Hacker News new | ask | show | jobs
by kibbi 886 days ago
I'd find it hard to argue against this, or the Penny Arcade's statements, since I'm having trouble understanding their concrete arguments in between the rhetoric. I'd be hesitant to even discuss this in their comment sections or social media channels.

One might ask: Under what circumstances would AI art be acceptable then?

For example, does it really matter if these models are created by large corporations? I don't see what the legal or ethical difference would be if it was an individual who created such a model.

Is it relevant whether their artworks were used in the training data? Well, what if a new model that is trained only on public domain photos, videos and artworks turns out to be just as capable? What if a future model is able to imitate an art style after seeing merely one or two examples of it?

It might just be a matter of time until such a model is developed. Would it be alright then? If not, why?

(Personally, I think it's the responsibility of the AI model user to use the AI art legally and ethically, as if the user made the image themselves.)

3 comments

Under what circumstances would AI art be acceptable then?

I hate to make a sort-of standard Internet retort but artists (and "society") don't have any obligation to reserve some space for AI art to be OK within culture. Maybe such a possibility exists and maybe it doesn't. But given that present AI is something like a complex but semi-literal average of the art works various largish companies could find, it seems reasonable to respond to people's objections to that.

And society doesn't have to keep paying artists. It's a terrible, distopian future, but there's nothing to say we can't.
Society has "underpaid" artists for millennia.
I think these are the interesting question. Especially if the user provided the context Style for samples.

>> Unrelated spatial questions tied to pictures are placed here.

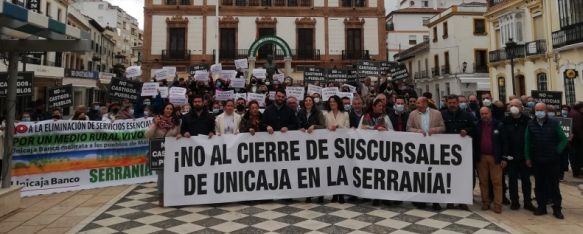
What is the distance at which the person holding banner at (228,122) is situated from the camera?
7.53m

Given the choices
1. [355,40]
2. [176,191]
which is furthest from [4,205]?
[355,40]

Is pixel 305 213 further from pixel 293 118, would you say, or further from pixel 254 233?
pixel 293 118

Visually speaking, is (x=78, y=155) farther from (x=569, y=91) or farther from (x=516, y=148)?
(x=569, y=91)

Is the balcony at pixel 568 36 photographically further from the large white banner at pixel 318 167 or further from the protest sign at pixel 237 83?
the large white banner at pixel 318 167

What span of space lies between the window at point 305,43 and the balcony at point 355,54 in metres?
2.86

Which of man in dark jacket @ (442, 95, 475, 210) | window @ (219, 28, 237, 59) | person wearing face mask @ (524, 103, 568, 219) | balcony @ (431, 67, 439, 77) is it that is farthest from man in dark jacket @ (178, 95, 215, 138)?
balcony @ (431, 67, 439, 77)

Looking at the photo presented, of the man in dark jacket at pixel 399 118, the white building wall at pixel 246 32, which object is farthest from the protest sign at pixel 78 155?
the white building wall at pixel 246 32

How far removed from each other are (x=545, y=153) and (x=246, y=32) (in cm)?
3107

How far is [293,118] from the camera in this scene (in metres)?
7.52

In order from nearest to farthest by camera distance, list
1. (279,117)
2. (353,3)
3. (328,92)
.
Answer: (279,117), (328,92), (353,3)

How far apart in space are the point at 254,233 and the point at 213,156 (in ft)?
6.25

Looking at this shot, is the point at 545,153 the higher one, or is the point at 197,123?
the point at 197,123

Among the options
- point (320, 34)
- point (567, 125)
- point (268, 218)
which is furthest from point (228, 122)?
point (320, 34)

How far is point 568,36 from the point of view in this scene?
22.0 meters
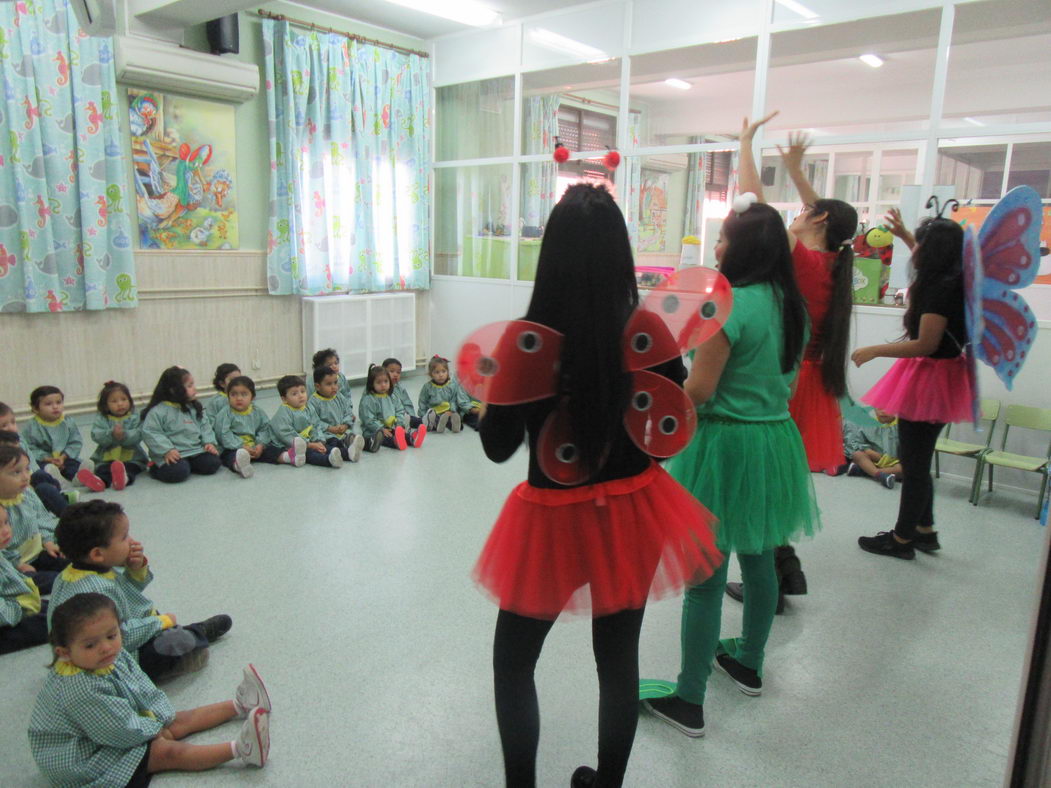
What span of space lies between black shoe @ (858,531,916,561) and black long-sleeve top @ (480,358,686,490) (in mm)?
2211

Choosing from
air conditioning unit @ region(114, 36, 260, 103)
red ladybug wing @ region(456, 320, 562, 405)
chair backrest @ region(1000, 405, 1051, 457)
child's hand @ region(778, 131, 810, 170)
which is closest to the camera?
red ladybug wing @ region(456, 320, 562, 405)

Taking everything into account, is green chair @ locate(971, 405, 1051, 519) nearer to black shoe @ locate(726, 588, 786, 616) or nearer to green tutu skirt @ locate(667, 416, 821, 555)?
black shoe @ locate(726, 588, 786, 616)

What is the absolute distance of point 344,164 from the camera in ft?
19.2

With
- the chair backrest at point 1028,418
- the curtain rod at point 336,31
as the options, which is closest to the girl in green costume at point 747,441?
the chair backrest at point 1028,418

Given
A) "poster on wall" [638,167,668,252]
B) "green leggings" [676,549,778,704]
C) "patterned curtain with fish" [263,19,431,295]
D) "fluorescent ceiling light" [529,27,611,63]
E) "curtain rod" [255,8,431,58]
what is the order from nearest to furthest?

It's currently fair use to give an artist paintings and say I want something like this but different in these ways.

You can tell a script writer to watch Star Wars and write something similar.

Questions of copyright will depend on if the output is sufficiently transformative, not if copyrighted work was used as inspiration

That question - "Under what circumstances would AI art be acceptable then?" - is definitely not asked enough. And I think taking time to make it acceptable is a worthwhile goal, part of the path, not an obstacle.
> "Under what circumstances would AI art be acceptable then?"

Easy!

Under the circumstances where the artists whose art was used to train the model explicitly consented to that (without coercion), licensed their art for such use, and were fairly compensated for that.

Plenty of artists would gladly paint for AI to learn from — just like stock photographers, or clip art designers, or music sample makers.

Somehow, "paying for art" isn't an idea that has entered the minds of those who use the art.

Perhaps because it wasn't asked enough.

This only makes it harder for open, non-profit models to compete with large corporations in making AI models. Examples: Adobe Firefly. Getty's AI. Probably Disney's internal AI. Are those acceptable, then? I'd say Stable Diffusion is more acceptable than any of them.

Information wants to be free, and you shouldn't need consent to reuse information. Furthermore, this isn't coercion -- I could just as easily make the case that artists are trying to use coercion (government power via copy-restriction laws) to impose restrictions on AI trainers.

I would say the better approach is to try and pirate the large models as much as possible -- using them to train smaller, open models, so we aren't forced to use commercial AI as much.

> This only makes it harder for open, non-profit models to compete with large corporations in making AI models.

This is not a good argument to not pay people. Minimum wage and labour laws make it harder to compete, but they are still a good thing for society.

We don’t let companies use unpaid labour of non consenting others in different cases just to make it easier to compete.

The argument is that trying to make more restrictive IP laws only benefits large corporations. Therefore the question is "only corporations have AI" or "everybody has AI".

For the former, once the contributors have been paid, all of the capitalist-related issues that come with AI will still happen, just worse. More generally, the issues of artificial scarcity get worse as well, since now the models are no longer an abundant resource, but one controlled and restricted for profit.

Unless the answer is just "I don't care if future people get screwed over, I just want to be paid once/receive pennies in royalty".

Using your analogy, it's like minimum wage laws prevented open source software from existing because contributors need to be paid minimum wage.

>Using your analogy, it's like minimum wage laws prevented open source software from existing because contributors need to be paid minimum wage.

I'd say it's different, either you work directly on an open source project and you know the license your work is under, or you license your own work to be/not be allowed to be used by for-profit companies.

>More generally, the issues of artificial scarcity get worse as well, since now the models are no longer an abundant resource, but one controlled and restricted for profit.

Sure but that should be done on a higher level, that takes on copyright largely instead of just letting artists and writers be screwed over. We are currently in a situation that only benefits one party anyway.

information wants to be free in the same sense that hydrogen does: it tends to leak. it's a ~physical property of information, not an ethical stance.
>This only makes it harder for open, non-profit models to compete with large corporations in making AI models.

No. This only forces open, non-profit models to think a bit harder about incentives to provide artists for contributing their work into the training set.